Task instructions — Show every line from the data below that includes "California".

Saved entries —
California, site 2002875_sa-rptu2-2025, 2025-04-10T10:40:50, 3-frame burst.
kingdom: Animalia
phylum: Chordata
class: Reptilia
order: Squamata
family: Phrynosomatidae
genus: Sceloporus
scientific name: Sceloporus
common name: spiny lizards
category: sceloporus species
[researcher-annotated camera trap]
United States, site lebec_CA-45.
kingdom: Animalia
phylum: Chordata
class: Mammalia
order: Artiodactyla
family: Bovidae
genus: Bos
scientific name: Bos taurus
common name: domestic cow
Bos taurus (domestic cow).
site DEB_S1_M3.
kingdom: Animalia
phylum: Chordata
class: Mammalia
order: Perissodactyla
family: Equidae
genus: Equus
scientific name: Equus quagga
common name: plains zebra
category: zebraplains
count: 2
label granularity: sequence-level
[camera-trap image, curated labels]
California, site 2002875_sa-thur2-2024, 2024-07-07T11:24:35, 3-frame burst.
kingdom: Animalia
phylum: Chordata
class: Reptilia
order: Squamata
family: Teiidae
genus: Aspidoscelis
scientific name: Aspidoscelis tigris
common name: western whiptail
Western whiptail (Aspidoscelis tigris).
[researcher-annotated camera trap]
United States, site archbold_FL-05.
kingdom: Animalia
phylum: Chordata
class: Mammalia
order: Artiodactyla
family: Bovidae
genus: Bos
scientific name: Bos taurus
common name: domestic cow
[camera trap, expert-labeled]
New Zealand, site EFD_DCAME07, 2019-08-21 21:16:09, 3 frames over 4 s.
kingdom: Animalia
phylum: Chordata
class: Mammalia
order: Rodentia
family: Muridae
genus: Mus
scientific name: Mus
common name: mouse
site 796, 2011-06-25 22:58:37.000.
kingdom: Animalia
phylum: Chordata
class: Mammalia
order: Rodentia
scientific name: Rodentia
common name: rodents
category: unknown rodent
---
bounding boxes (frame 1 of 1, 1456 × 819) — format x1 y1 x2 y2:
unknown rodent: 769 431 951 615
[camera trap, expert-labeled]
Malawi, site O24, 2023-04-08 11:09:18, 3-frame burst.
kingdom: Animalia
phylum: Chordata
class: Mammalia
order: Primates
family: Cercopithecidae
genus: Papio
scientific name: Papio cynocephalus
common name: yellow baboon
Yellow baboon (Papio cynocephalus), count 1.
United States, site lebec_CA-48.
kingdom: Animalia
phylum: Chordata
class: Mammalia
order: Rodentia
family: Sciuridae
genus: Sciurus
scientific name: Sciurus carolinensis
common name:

Reply —
California, site 2002875_sa-rptu2-2025, 2025-04-10T10:40:50, 3-frame burst.
California, site 2002875_sa-thur2-2024, 2024-07-07T11:24:35, 3-frame burst.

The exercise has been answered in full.